WHAT IS REQUIRED:
Among the entries, which lines carry the string "response"? Copy every one.

Excerpts from a dataset
***

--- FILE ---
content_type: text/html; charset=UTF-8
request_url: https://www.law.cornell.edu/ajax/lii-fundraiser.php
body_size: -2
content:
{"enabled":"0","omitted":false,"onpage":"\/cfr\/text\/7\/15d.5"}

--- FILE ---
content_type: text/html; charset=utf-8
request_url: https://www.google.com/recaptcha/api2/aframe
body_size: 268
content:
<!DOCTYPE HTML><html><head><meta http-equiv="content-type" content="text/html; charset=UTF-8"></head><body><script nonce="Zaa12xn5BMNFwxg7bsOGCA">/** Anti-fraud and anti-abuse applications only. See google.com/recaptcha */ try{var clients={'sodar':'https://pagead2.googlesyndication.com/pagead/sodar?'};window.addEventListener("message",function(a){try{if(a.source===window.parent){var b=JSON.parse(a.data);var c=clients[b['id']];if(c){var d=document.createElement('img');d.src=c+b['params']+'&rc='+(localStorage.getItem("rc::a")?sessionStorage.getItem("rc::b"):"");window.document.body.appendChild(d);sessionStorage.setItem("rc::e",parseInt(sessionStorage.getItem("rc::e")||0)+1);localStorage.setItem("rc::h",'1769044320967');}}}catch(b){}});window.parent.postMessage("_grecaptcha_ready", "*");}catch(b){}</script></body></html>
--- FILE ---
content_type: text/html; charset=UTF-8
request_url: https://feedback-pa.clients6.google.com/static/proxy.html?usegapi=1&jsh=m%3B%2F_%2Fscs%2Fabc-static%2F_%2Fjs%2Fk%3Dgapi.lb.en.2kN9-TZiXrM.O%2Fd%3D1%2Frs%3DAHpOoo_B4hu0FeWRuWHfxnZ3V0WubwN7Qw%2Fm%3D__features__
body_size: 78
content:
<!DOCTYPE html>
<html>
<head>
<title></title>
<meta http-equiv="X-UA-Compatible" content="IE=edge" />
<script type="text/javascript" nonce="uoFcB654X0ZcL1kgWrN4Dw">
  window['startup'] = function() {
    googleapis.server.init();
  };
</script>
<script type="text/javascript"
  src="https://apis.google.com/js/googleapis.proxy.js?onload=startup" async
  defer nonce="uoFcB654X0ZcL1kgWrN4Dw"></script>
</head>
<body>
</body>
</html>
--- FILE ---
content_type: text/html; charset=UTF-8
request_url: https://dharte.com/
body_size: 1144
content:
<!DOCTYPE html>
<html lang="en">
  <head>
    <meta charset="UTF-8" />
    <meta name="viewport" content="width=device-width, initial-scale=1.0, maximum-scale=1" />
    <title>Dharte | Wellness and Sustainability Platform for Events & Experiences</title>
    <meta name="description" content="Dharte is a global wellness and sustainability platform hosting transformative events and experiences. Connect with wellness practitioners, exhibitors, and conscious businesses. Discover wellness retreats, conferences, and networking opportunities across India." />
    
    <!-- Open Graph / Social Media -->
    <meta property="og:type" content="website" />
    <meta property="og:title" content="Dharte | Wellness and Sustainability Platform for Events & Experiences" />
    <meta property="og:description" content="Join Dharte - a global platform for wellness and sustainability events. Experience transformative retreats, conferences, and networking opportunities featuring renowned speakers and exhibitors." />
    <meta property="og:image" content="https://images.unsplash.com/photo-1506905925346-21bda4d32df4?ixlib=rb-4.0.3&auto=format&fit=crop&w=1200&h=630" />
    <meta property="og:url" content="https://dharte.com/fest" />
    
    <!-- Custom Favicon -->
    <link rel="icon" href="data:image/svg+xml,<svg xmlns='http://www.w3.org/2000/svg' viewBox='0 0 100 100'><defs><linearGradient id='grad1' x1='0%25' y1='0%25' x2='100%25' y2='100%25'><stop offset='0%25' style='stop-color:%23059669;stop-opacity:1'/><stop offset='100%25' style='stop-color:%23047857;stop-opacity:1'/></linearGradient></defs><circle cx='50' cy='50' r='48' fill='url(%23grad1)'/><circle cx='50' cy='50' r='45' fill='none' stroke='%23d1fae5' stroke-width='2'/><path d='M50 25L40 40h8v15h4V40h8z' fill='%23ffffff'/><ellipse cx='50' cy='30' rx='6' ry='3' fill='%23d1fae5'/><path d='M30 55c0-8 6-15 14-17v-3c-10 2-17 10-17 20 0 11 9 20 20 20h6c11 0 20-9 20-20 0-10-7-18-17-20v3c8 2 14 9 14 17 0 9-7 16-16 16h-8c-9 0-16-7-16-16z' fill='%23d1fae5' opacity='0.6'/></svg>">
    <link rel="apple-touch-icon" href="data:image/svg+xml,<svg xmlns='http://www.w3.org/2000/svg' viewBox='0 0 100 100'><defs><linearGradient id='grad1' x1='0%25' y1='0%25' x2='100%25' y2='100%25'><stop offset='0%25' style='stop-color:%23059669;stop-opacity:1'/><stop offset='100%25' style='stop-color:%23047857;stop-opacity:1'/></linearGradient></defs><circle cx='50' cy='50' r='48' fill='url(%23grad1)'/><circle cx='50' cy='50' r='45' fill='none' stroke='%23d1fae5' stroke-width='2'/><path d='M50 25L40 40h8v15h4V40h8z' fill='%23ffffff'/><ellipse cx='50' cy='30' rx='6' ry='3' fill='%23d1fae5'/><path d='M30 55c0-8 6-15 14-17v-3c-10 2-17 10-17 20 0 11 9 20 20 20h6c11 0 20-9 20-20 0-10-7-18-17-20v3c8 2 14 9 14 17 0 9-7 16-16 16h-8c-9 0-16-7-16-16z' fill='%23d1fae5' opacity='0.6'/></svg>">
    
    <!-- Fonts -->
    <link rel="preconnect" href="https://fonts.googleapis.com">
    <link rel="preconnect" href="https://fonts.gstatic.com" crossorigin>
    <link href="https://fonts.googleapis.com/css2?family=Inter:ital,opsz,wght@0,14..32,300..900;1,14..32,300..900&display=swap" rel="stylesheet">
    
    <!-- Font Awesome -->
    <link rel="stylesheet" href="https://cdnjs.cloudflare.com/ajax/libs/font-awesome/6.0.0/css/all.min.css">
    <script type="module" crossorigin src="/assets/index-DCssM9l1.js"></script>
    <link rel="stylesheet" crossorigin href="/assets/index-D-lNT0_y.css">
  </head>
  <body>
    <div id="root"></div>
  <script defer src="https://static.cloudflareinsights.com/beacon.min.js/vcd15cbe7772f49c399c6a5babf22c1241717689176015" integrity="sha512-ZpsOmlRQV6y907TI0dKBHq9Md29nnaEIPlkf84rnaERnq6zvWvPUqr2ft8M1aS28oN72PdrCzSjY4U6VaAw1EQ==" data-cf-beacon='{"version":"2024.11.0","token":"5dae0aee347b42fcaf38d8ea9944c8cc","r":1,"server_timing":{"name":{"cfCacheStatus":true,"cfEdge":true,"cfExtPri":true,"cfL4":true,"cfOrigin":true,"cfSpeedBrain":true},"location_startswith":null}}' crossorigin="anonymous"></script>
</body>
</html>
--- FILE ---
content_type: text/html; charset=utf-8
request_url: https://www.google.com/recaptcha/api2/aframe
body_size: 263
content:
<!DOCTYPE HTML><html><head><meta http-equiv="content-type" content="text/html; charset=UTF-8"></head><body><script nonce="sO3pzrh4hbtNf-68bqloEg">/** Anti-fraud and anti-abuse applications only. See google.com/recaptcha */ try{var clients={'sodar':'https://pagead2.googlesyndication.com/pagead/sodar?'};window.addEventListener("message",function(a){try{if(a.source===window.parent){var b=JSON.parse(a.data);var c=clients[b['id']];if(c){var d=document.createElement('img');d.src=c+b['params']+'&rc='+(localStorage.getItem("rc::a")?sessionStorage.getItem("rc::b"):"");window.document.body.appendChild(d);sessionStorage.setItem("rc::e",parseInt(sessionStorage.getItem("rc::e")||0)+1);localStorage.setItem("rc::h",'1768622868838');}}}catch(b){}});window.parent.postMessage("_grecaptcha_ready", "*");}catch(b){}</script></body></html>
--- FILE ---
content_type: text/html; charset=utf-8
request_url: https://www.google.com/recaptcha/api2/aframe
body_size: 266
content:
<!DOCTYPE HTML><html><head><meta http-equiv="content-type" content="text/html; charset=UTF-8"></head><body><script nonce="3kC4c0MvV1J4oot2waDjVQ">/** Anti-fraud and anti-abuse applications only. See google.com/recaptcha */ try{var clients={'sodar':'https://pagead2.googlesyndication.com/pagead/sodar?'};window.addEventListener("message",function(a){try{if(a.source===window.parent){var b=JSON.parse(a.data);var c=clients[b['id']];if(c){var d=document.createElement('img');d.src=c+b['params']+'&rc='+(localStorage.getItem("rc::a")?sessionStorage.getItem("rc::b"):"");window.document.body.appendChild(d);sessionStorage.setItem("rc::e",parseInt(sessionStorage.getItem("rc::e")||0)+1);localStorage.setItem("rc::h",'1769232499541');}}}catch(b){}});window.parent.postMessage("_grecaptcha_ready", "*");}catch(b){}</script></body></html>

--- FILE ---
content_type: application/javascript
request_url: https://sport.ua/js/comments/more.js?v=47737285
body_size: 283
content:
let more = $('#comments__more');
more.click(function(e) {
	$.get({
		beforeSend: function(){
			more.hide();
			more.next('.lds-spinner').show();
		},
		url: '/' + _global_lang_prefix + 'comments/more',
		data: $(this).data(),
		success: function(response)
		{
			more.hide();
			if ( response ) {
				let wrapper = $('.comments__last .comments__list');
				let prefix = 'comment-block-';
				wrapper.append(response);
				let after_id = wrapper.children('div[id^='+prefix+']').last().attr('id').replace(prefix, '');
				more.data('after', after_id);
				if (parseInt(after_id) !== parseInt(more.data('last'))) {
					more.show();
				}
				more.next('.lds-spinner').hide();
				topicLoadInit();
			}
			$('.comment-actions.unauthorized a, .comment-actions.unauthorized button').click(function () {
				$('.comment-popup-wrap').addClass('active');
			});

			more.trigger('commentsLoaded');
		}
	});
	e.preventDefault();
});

***

TASK ANSWER:
		success: function(response)
			if ( response ) {
				wrapper.append(response);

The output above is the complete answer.